Paragraph of the Day (Running for Office Edition)
To paraphrase Rumsfeld: you go to the ballot box with the candidate you have, not the candidate you want, or would like to have.
Of course, the current none-of-the-above mood among many Republican loyalists could simply be viewed as a vote of no-confidence in the bizarre way that we choose presidential nominees (eight months devoted to wooing 120,000 Iowa GOP caucus-goers). It is as if the Republicans finally grasp the Catch-22 of contemporary campaigning: Anyone who runs for president in an era of cell-phone cameras and Tweet-deck reporters is too crazy ever to be allowed control over nuclear weapons.

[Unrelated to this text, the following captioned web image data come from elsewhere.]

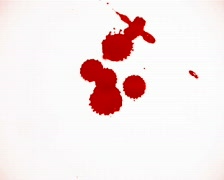 Blood splats isolated on white Stock Footage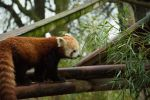 Red Panda after the rain by Mr-N0thing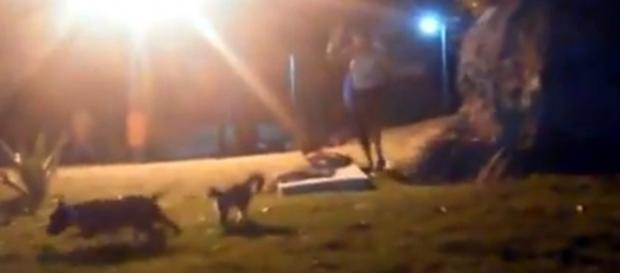 O momento do ataque. Imagem reproduzida a partir do vídeo.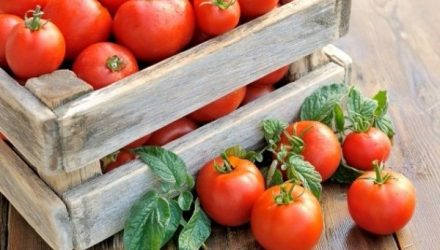 Бражка для урожая помидоров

The focus on Republicans in the paragraph is because the piece is about the longing, in some quarters of the GOP, for candidates not running (e.g., Daniels, Christie, even Jeb). The basic sentiment is universal in nature, I should think, transcending not only partisan lines, but international barriers.
At a minimum, one does often feel as if the people who run for office are the ones we really least want for office. Indeed, to paraphrase Rumsfeld: you go to the ballot box with the candidate you have, not the candidate you want, or would like to have.
The lament over the quality of candidates is an age-old one, but it always seems worse in real time, I think. The funny thing is, practically every president we have ever had, save perhaps Washington, has been perceived by some substantial part of the population as, well, an idiot unfit for election (and there, in fact, people who thought that even about Washington). And yet, many of those selfsame idiots are now considered Great Americans (and in a nonpartisan way, often).
The above from Shapiro reminds me of this classic bit from the Hitch-Hiker’s Guide to the Galaxy (the radio version):
The major problem – one of the major problems – for there are several – one of the many major problems with governing people is that of who you get to do it. Or, rather, of who manages to get people to let them do it to them. To summarise: it is a well-known and much lamented fact that those people who most want to rule people are, ipso facto, those least suited to do it. To summarise the summary: anyone who is capable of getting themselves made president should, on no account, be allowed to do the job. To summarise the summary of the summary: people are a problem.
This is all a combination of amusing and depressing, although ultimately it is also the case that there are far worse alternatives. There is a reason that Churchill said that “Democracy is the worst form of government, except for all those other forms that have been tried from time to time.”
And, really, despite all the angst and hand-wringing, we have ultimately done relatively well over the years.